将所给文本中从“go dbi (f :@”开始，一直到“BV (believe_me bv)”为止的部分逐字重新录入。
======== 所给文本 ========
DBI in dependent type
如果在有dependent type的语言下,上面的问题就很好解决了,只需要限制DBI在每个项的大小就好:
Index : Nat -> Type
Index = Fin
-- 新的作用域 变量的索引可以加一
Scope : Nat -> (Nat -> Type -> Type) -> Type -> Type
Scope n f a = f (S n) a
-- 是否可以实现 Monad (Scope n f)?
infixl 9 :@
data Expr : Nat -> Type -> Type where
FV : a -> Expr n a
-- Bound Variable, 限制index小于n
BV : Index n -> Expr n a
Lam : Scope n Expr a -> Expr n a
(:@) : Expr n a -> Expr n a -> Expr n a
-- 闭项
Closed : Type
Closed = Expr 0 Void
-- demo
demo1 : Expr 0 String
demo1 = Lam $ Lam $ BV 1 :@ BV 0 :@ FV "z"
demo2 : Closed
demo2 = Lam (BV 0)
demo3 : Expr 1 Void
demo3 = BV 0
加上那两个重要的组合子,但这里需要点证明:
weakenDBI : Expr n a -> Expr (S n) a
weakenDBI (FV fv) = FV fv
weakenDBI (BV dbi) = BV (weaken dbi)
weakenDBI (Lam body) = Lam (weakenDBI body)
weakenDBI (f :@ x) = weakenDBI f :@ weakenDBI x
abstract : Eq a => a -> Expr n a -> Scope n Expr a
abstract var expr = go 0 expr where
go : Fin (S n) -> Expr n a -> Expr (S n) a
go dbi (FV fv) with (fv == var)
| True = BV dbi
| False = FV fv
go dbi (BV bv) = BV (weaken bv)
go dbi (f :@ x) = go dbi f :@ go dbi x
go dbi (Lam body) = Lam (go (FS dbi) body)
instantiate : Expr n a -> Scope n Expr a -> Expr n a
instantiate val (BV bv) with (last `decEq` bv)
| (Yes _) = val
| (No cf) = BV (believe_me bv)
-- 抱歉,我偷懒了
instantiate val (FV fv) = FV fv
instantiate val (f :@ x) = instantiate val f :@ instantiate val x
instantiate val (Lam body) = Lam (instantiate (weakenDBI val) body)
这是一种简单直接的方法,非要说缺点的话,就是有dt的语言实在是太少了。不过用上了dt,限制也会很大,这里就很难进一步抽象,abstract和instantiate就只能依赖于Expr了。
一个类型index上一个值之后,就很难实现其它的typeclass了。
DBI as a nested datatype
有些dt是可以编码进数据结构里的:
data Vec : Nat -> Type -> Type where
Nil : Vec Z a
(::) : a -> Vec n a -> Vec (S n) a
可以编码为:
newtype S a = S a deriving(Show, Eq, Functor, Foldable, Traversable)
infixr :-
data Vec a where
Nil :: Vec a
(:-) :: a -> Vec a -> Vec (S a)
-- 长度为3的vec
vec :: Vec (S (S (S Int)))
vec = (S . S) 1 :- S 2 :- 3 :- Nil
当然,下面这种要麻烦得多,且一些关于长度的性质会很难表达(要上TypeFamilies,DataKinds等等扩展)。但是用于限制长度来说,这种足够了。
======== 记录集合 ========
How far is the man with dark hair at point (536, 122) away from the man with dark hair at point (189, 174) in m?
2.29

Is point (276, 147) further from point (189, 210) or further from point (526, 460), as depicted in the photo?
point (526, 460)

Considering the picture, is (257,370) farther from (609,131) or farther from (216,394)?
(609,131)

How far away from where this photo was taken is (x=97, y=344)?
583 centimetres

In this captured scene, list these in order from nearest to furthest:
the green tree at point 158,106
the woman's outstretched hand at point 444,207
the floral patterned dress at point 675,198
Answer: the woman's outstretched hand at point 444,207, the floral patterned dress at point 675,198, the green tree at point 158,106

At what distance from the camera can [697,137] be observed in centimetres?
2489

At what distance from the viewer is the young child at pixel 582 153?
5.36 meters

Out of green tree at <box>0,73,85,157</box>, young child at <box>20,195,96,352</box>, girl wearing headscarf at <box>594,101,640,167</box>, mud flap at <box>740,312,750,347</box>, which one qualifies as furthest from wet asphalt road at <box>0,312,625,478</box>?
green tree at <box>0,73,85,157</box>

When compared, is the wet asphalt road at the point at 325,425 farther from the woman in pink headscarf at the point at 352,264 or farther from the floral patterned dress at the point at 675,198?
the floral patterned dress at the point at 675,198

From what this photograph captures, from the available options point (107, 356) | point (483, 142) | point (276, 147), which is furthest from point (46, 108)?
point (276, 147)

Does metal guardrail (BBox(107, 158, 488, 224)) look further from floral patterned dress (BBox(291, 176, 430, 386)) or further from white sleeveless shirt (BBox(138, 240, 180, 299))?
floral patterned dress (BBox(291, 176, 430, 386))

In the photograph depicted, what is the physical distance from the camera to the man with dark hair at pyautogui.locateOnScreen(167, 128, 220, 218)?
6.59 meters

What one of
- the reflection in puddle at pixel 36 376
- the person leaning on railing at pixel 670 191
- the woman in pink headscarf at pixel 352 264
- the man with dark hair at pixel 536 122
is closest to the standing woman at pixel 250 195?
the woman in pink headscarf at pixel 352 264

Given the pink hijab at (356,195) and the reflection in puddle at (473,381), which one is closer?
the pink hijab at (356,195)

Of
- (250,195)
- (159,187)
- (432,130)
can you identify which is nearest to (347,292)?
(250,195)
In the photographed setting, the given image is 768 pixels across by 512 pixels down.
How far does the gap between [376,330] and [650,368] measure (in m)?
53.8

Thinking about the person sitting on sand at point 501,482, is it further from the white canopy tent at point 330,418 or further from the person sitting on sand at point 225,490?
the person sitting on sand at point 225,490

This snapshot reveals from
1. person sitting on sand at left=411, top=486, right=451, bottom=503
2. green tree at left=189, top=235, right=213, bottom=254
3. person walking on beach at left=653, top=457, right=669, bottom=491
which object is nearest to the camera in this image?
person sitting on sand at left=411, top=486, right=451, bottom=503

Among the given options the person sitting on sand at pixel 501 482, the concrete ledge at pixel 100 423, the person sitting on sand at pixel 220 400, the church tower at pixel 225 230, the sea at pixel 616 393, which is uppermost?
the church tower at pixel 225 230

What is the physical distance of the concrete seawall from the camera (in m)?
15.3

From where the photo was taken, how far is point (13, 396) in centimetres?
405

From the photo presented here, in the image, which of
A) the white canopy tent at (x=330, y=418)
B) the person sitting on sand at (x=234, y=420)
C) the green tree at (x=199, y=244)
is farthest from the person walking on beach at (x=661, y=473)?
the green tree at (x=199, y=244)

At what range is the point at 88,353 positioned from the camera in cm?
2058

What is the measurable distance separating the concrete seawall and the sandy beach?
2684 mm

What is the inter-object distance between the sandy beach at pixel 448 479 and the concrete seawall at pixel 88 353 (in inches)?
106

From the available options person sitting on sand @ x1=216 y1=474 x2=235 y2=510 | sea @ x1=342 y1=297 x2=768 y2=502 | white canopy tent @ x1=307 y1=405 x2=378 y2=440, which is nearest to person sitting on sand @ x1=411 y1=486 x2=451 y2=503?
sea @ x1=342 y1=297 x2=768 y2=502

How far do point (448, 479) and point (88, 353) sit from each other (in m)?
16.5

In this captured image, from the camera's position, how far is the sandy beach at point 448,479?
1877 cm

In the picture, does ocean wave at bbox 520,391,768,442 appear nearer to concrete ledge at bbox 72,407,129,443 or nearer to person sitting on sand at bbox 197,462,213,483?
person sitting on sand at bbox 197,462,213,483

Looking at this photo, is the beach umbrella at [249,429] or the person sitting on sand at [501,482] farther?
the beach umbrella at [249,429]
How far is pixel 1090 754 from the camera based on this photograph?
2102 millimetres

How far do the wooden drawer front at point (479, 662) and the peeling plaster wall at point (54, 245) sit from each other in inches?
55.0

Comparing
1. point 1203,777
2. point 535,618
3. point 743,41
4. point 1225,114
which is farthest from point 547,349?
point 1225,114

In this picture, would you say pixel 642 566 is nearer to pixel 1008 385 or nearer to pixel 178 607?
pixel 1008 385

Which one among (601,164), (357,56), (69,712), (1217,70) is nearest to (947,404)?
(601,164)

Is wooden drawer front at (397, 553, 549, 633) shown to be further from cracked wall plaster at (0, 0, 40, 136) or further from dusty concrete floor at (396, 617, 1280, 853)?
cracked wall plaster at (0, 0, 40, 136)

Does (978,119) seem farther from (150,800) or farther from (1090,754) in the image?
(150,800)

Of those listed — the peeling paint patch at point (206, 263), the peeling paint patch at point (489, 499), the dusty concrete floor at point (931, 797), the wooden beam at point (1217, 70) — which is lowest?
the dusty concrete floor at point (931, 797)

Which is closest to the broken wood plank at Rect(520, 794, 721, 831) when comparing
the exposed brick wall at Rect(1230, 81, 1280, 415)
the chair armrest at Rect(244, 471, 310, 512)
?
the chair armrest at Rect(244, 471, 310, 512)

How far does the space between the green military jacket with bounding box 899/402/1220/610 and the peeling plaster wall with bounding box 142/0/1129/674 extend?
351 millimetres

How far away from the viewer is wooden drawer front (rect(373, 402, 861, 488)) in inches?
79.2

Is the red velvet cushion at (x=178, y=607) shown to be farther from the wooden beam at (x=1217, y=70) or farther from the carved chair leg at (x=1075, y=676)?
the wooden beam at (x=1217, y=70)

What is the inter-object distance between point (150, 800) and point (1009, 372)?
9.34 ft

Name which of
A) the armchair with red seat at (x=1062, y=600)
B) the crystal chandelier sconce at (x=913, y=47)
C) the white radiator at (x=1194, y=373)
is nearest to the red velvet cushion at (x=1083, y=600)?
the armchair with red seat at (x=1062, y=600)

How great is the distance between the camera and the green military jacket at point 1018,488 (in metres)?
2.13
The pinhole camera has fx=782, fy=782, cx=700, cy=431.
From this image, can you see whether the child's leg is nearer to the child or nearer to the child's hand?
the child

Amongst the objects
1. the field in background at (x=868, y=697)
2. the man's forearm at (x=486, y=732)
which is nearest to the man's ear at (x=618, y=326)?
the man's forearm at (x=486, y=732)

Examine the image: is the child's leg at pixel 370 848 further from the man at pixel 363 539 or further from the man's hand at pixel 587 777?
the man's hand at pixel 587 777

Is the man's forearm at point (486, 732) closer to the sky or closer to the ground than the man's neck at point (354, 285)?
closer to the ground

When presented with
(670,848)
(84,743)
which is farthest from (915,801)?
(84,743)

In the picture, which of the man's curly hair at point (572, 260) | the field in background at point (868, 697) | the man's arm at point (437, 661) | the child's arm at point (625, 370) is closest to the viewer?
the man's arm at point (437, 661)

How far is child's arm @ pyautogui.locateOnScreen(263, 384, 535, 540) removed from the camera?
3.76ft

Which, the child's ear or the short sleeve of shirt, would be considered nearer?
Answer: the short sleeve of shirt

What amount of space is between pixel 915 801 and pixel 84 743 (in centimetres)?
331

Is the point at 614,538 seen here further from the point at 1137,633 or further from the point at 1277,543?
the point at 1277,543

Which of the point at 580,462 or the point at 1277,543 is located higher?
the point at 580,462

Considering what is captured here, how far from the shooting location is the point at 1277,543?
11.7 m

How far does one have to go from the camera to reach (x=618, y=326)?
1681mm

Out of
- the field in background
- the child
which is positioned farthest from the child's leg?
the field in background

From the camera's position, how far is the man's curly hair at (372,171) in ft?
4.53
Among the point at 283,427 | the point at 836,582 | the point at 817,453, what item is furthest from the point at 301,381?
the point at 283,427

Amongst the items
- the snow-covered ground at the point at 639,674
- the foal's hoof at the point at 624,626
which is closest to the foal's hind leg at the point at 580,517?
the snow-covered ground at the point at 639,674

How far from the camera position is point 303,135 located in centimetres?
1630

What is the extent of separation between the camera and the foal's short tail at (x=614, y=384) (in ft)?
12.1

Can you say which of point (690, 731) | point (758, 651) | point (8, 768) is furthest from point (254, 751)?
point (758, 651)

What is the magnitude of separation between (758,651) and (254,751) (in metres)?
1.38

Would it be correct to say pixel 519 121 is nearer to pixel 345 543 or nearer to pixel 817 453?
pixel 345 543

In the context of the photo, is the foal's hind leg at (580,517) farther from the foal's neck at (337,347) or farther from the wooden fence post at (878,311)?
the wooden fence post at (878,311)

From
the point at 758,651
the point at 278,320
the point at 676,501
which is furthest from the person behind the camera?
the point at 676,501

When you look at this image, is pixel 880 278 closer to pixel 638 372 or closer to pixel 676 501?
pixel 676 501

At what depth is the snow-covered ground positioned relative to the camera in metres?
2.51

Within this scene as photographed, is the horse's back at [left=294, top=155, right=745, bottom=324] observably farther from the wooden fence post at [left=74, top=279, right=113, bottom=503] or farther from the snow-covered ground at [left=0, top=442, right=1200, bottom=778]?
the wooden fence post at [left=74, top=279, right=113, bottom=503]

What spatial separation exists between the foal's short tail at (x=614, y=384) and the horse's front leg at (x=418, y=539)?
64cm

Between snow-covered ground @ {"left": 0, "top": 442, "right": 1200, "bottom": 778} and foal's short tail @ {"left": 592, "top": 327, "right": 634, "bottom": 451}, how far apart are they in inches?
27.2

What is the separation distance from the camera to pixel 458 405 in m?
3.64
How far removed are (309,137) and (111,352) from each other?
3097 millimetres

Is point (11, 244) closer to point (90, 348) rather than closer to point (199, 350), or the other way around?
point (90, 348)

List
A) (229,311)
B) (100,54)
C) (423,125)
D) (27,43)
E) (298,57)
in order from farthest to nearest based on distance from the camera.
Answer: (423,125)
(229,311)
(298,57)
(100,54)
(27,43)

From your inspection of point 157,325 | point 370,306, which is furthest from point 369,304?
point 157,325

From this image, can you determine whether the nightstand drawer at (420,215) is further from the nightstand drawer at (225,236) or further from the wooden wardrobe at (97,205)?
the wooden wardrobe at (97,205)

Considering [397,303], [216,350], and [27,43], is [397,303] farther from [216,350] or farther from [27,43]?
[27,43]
========
问题解答:
go dbi (f :@ x) = go dbi f :@ go dbi x
go dbi (Lam body) = Lam (go (FS dbi) body)
instantiate : Expr n a -> Scope n Expr a -> Expr n a
instantiate val (BV bv) with (last `decEq` bv)
| (Yes _) = val
| (No cf) = BV (believe_me bv)